DATA FOR THIS TASK:
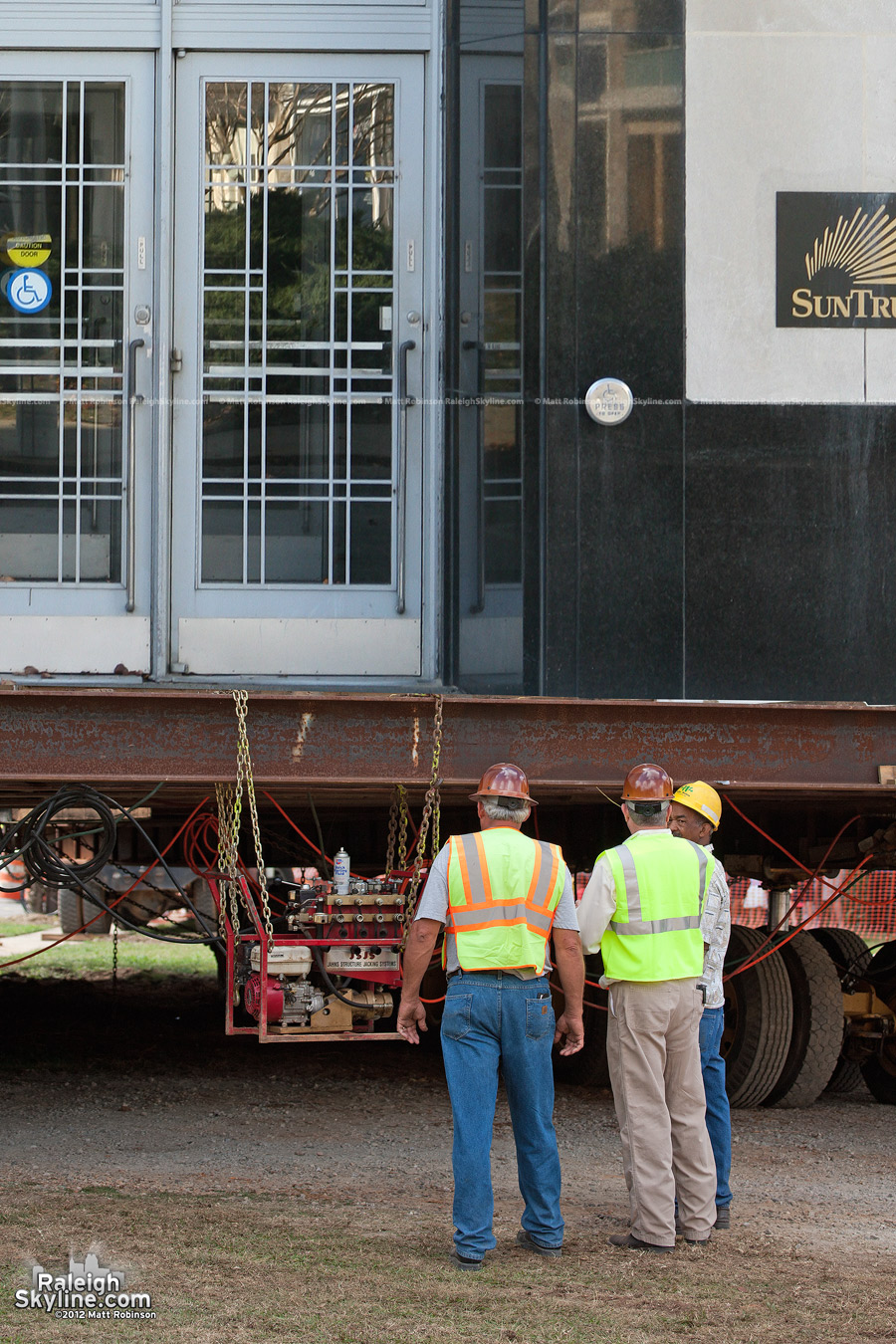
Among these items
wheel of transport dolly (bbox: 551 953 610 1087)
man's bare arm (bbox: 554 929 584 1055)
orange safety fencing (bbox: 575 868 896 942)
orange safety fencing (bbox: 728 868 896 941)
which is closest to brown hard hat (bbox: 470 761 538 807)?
man's bare arm (bbox: 554 929 584 1055)

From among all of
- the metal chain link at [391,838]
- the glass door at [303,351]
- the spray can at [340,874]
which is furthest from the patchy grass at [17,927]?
the spray can at [340,874]

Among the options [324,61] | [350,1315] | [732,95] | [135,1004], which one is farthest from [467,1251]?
[135,1004]

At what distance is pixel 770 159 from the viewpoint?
5.89 metres

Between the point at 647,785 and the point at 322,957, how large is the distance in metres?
1.43

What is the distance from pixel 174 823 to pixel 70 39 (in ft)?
12.3

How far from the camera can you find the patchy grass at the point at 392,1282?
4043 mm

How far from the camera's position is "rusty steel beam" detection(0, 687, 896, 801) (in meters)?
5.43

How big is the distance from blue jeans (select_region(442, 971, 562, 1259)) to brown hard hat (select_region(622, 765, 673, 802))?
741 mm

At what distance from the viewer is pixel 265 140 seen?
21.4 feet

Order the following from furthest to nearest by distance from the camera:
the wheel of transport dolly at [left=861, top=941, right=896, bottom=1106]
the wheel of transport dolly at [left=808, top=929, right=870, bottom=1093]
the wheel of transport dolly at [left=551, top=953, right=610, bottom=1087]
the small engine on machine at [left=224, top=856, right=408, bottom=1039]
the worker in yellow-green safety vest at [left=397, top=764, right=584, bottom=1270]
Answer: the wheel of transport dolly at [left=808, top=929, right=870, bottom=1093] → the wheel of transport dolly at [left=861, top=941, right=896, bottom=1106] → the wheel of transport dolly at [left=551, top=953, right=610, bottom=1087] → the small engine on machine at [left=224, top=856, right=408, bottom=1039] → the worker in yellow-green safety vest at [left=397, top=764, right=584, bottom=1270]

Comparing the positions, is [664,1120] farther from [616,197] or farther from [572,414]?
[616,197]

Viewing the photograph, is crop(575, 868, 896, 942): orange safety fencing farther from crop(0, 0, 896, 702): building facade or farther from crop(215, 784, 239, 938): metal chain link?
crop(215, 784, 239, 938): metal chain link

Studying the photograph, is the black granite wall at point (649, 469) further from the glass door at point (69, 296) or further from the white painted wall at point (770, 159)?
the glass door at point (69, 296)

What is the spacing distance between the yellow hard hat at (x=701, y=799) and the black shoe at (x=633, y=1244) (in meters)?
1.49
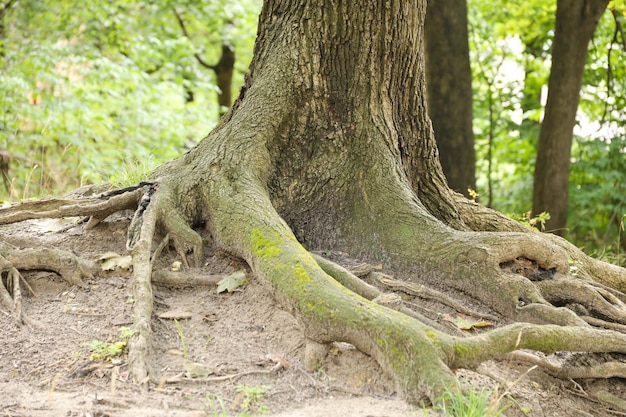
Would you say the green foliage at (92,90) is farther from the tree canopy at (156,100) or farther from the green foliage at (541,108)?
the green foliage at (541,108)

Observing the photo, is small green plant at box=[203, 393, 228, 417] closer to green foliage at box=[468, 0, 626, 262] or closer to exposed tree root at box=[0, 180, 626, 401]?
exposed tree root at box=[0, 180, 626, 401]

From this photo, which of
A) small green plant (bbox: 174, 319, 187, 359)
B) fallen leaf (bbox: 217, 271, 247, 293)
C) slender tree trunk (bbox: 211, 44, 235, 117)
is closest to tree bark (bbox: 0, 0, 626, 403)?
fallen leaf (bbox: 217, 271, 247, 293)

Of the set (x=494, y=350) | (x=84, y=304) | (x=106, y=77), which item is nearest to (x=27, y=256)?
(x=84, y=304)

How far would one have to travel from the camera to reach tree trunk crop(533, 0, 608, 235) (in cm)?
921

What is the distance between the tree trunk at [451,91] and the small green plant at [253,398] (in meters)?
6.24

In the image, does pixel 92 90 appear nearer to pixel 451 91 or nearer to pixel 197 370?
pixel 451 91

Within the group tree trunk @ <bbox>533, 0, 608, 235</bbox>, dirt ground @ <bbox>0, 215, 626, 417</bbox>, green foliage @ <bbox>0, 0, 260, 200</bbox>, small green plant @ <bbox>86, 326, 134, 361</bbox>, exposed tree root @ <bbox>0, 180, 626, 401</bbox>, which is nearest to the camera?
dirt ground @ <bbox>0, 215, 626, 417</bbox>

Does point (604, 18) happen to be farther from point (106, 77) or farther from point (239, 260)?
point (239, 260)

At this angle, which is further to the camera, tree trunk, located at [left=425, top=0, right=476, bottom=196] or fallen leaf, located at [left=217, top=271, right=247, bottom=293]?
tree trunk, located at [left=425, top=0, right=476, bottom=196]

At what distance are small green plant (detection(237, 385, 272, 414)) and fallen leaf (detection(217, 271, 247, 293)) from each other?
38.2 inches

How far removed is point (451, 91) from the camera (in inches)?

TASK TO COMPLETE: Present the data above as a numbered list, one line per entry, skipping blank lines and leaving out the pictures.

ANSWER FOR THE TASK:
1. Among these items
2. wheel of transport dolly (bbox: 551 953 610 1087)
3. man's bare arm (bbox: 554 929 584 1055)
4. orange safety fencing (bbox: 575 868 896 942)
5. orange safety fencing (bbox: 728 868 896 941)
6. which is closest to brown hard hat (bbox: 470 761 538 807)?
7. man's bare arm (bbox: 554 929 584 1055)
8. From among all of
9. - the metal chain link at [391,838]
10. - the glass door at [303,351]
11. - the spray can at [340,874]
12. which is furthest from the patchy grass at [17,927]?
13. the spray can at [340,874]
14. Among the options [324,61] | [350,1315] | [732,95] | [135,1004], which one is farthest from [467,1251]?
15. [135,1004]
16. At what distance is pixel 770 159 from the viewpoint?
17. 5.89 metres
18. Between the point at 647,785 and the point at 322,957, how large is the distance in metres?
19. 1.43
20. What is the distance from pixel 174 823 to pixel 70 39 (in ft)?
21. 12.3
22. How far from the camera can you find the patchy grass at the point at 392,1282?
23. 4043 mm
24. How far from the camera's position is "rusty steel beam" detection(0, 687, 896, 801) (in meters)?
25. 5.43
26. How big is the distance from blue jeans (select_region(442, 971, 562, 1259)) to brown hard hat (select_region(622, 765, 673, 802))?
27. 741 mm
28. At what distance from the viewer is pixel 265 140 seen?
29. 21.4 feet
30. Order the following from furthest to nearest by distance from the camera:
31. the wheel of transport dolly at [left=861, top=941, right=896, bottom=1106]
32. the wheel of transport dolly at [left=808, top=929, right=870, bottom=1093]
33. the wheel of transport dolly at [left=551, top=953, right=610, bottom=1087]
34. the small engine on machine at [left=224, top=856, right=408, bottom=1039]
35. the worker in yellow-green safety vest at [left=397, top=764, right=584, bottom=1270]
36. Answer: the wheel of transport dolly at [left=808, top=929, right=870, bottom=1093] → the wheel of transport dolly at [left=861, top=941, right=896, bottom=1106] → the wheel of transport dolly at [left=551, top=953, right=610, bottom=1087] → the small engine on machine at [left=224, top=856, right=408, bottom=1039] → the worker in yellow-green safety vest at [left=397, top=764, right=584, bottom=1270]
37. Comparing the positions, is [664,1120] farther from [616,197] or farther from [572,414]?
38. [616,197]
39. Viewing the photograph, is crop(575, 868, 896, 942): orange safety fencing farther from crop(0, 0, 896, 702): building facade or farther from crop(215, 784, 239, 938): metal chain link?
40. crop(215, 784, 239, 938): metal chain link
41. Studying the photograph, is the black granite wall at point (649, 469) further from the glass door at point (69, 296) or further from the white painted wall at point (770, 159)?
42. the glass door at point (69, 296)
43. What is the spacing distance between the yellow hard hat at (x=701, y=799) and the black shoe at (x=633, y=1244) (in meters)?
44. 1.49
45. Would you say the green foliage at (92,90) is farther from the tree canopy at (156,100) or farther from the green foliage at (541,108)?
46. the green foliage at (541,108)
47. Observing the photo, is small green plant at box=[203, 393, 228, 417] closer to green foliage at box=[468, 0, 626, 262] or closer to exposed tree root at box=[0, 180, 626, 401]?
48. exposed tree root at box=[0, 180, 626, 401]
49. From this photo, which of
50. A) small green plant (bbox: 174, 319, 187, 359)
51. B) fallen leaf (bbox: 217, 271, 247, 293)
52. C) slender tree trunk (bbox: 211, 44, 235, 117)
53. is closest to tree bark (bbox: 0, 0, 626, 403)?
54. fallen leaf (bbox: 217, 271, 247, 293)
55. Of the set (x=494, y=350) | (x=84, y=304) | (x=106, y=77), which item is nearest to (x=27, y=256)?
56. (x=84, y=304)
57. How far would one have to travel from the camera to reach tree trunk crop(533, 0, 608, 235) (in cm)?
58. 921
59. What is the distance between the tree trunk at [451,91] and the small green plant at [253,398] (in meters)?
60. 6.24
61. In the image, does pixel 92 90 appear nearer to pixel 451 91 or nearer to pixel 197 370?
62. pixel 451 91
63. Within the group tree trunk @ <bbox>533, 0, 608, 235</bbox>, dirt ground @ <bbox>0, 215, 626, 417</bbox>, green foliage @ <bbox>0, 0, 260, 200</bbox>, small green plant @ <bbox>86, 326, 134, 361</bbox>, exposed tree root @ <bbox>0, 180, 626, 401</bbox>, which is nearest to the camera?
64. dirt ground @ <bbox>0, 215, 626, 417</bbox>
65. Does point (604, 18) happen to be farther from point (106, 77) or farther from point (239, 260)?
66. point (239, 260)
67. At this angle, which is further to the camera, tree trunk, located at [left=425, top=0, right=476, bottom=196] or fallen leaf, located at [left=217, top=271, right=247, bottom=293]?
68. tree trunk, located at [left=425, top=0, right=476, bottom=196]
69. At what distance are small green plant (detection(237, 385, 272, 414)) and fallen leaf (detection(217, 271, 247, 293)) from each other?
70. 38.2 inches
71. How far removed is point (451, 91) from the camera (in inches)?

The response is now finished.